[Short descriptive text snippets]
━━━━━━━━━━━━━━━━━━━━━━━━━━━━━━

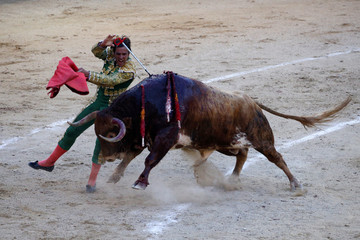 Spanish bullfighter Eduardo Davila Miura drives a sword into a bull at Madrid's Las Ventas bullring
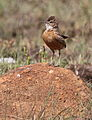 Spike-heeled lark, Chersomanes albofasciata, at Suikerbosrand Nature Reserve, Gauteng, South Africa (22644399205).jpg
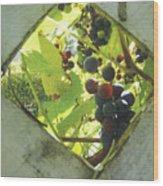 Peeking At Grapes Wood Print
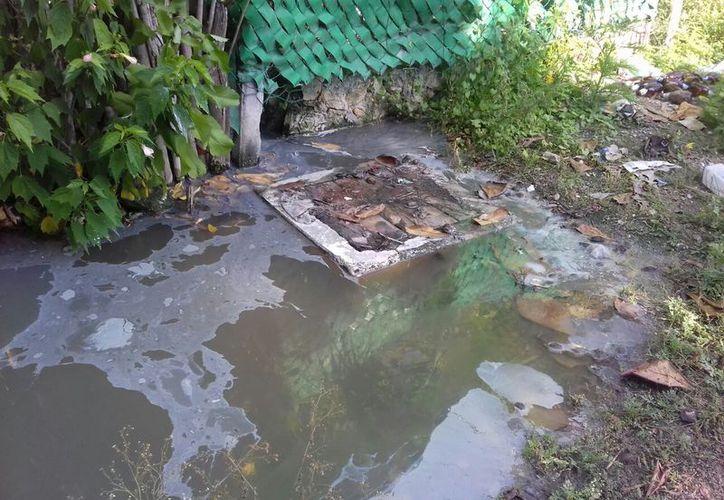 Las aguas residuales salían de los baños y de los lavabos de las casas, poniendo en riesgo la salud de las familias. (Carlos Castillo/SIPSE)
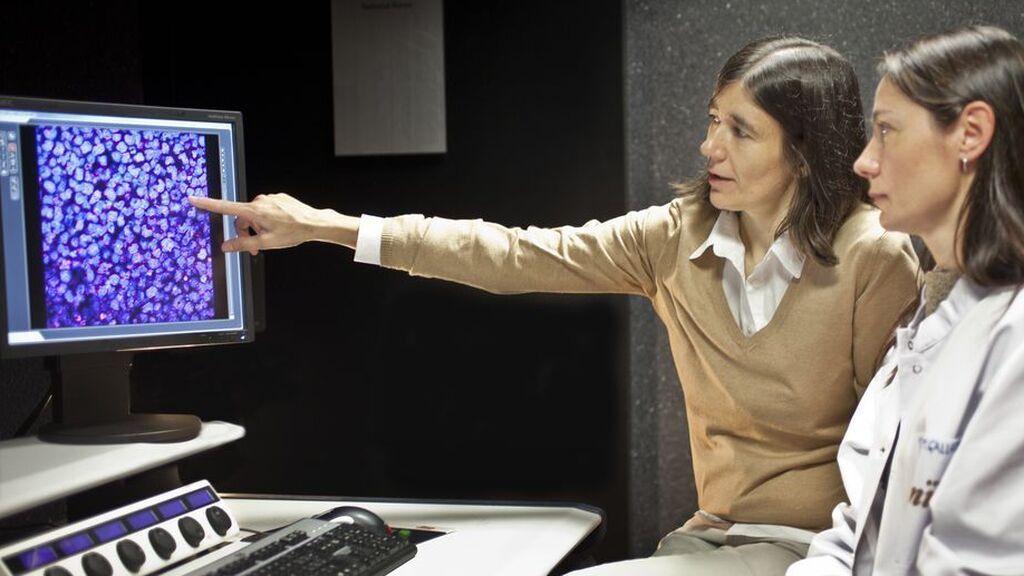 Entrevista a María Blasco, bióloga molecular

━━━━━━━━━━━━━━━━━━━━━━━━━━━━━━

[What the task requires]: Would you return the records exactly, keeping out every picture?

[Exercise result]:
 Spanish bullfighter Eduardo Davila Miura drives a sword into a bull at Madrid's Las Ventas bullring
 Spike-heeled lark, Chersomanes albofasciata, at Suikerbosrand Nature Reserve, Gauteng, South Africa (22644399205).jpg
 Peeking At Grapes Wood Print
 Las aguas residuales salían de los baños y de los lavabos de las casas, poniendo en riesgo la salud de las familias. (Carlos Castillo/SIPSE)
 Entrevista a María Blasco, bióloga molecular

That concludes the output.